It led to Prince's death, but what is the prescription medication fentanyl?

Prince

Prince's cause of death was an accidental painkiller overdose.

The Midwest Medical Examiner's Office released a report saying the singer died after taking a toxic amount of fentanyl.

It's a painkiller that America's Drug Enforcement Agency (DEA) says is 50 times more potent than heroin.

It's usually used in hospitals to treat cancer patients with severe pain, but the DEA says that it's also being used on the street to cut heroin.

Opioid implant
Image caption This implant for a drug called buprenorphine is now being used to treat opioid addiction

What is fentanyl?

Fentanyl is an opioid that was first created by Paul Janssen, a Belgian who founded the pharmaceutical company, Janssen Pharmaceutica, in 1960.

It was introduced as an intravenous anaesthetic under the brand name Sublimaze.

In the mid-1990s it became available as a patch.

Even then, it was generally only given to patients with severe chronic pain, or those who'd built up a tolerance to weaker opioids.

Opioids are an addictive type of drug that target certain receptors in the brain. Heroin is an opioid, as are a number of other prescription drugs like morphine and codeine.

Michael Jackson
Image caption Michael Jackson also died of a prescription drug overdose, although he took demerol instead of fentanyl

Why is it so dangerous?

Because it's so much more powerful than other drugs, fentanyl can be harmful when it isn't taken under the supervision of a doctor.

The US Centre for Disease Control and Prevention (CDC) says there's been a 200% increase in deaths linked to opioids since 2000.

Between 2013 and 2014, the number of deaths after an overdose of a synthetic opioid, like fentanyl, almost doubled.

A syringe
Image caption In America, a baby is born dependent on opioids every 19 minutes

Opioids can kill because they slow down the respiratory system.
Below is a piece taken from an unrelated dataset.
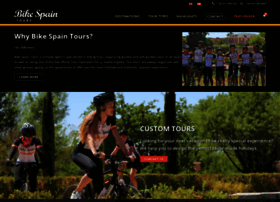 Bikespain.info thumbnail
Taking too many, or mixing them with alcohol or sleeping pills, can make you lose consciousness or stop breathing.

Part of the problem is that it's made its way onto the streets in America.
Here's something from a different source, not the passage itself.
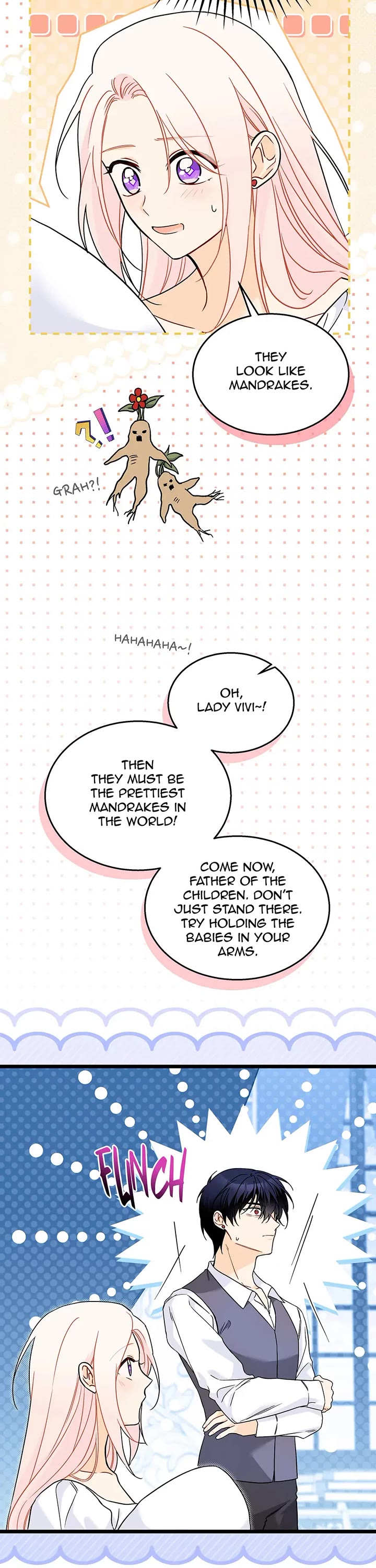 A Symbiotic Relationship Between A Rabbit And A Black Panther chapter 176 page 3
Drug producers are adding it to heroin and selling it to recreational users who think it's a different drug.

In March last year, the DEA released a statement warning that fentanyl was a threat to public safety.

Where did the problem start?

In 1997, a report by the American Society of Anaesthesiologists and the American Pain Society encouraged doctors to prescribe more opioids to patients in pain.

Prince fans hold his records at a memorial
Image caption Prince fans at a memorial gathering in LA

However, prolonged opioid use can make a patient build up a tolerance to it.

When that happens, a stronger drug like fentanyl might be used.

In 2014, it was prescribed more than six million times in the US.

It doesn't help that America's private healthcare system allows patients to visit a number of different doctors to get opioids, as long as they can afford it.

Philip Seymour Hoffman
Image caption Actor Philip Seymour Hoffman died after taking heroin, cocaine, benzodiazepines and amphetamine in 2014

If they can't get the drugs legally, they might buy them from street dealers without knowing if they contain a deadly dose of fentanyl or not.

What's being done?

The CDC has released new guidelines advising doctors to be careful when they prescribe opioids to anyone who isn't a cancer patient.

New laws have been passed that mean doctors must check a database before prescribing opioids, to check how many times the patient has previously been prescribed them.

President Obama also announced in February that he wanted more funding put into addiction treatment programmes.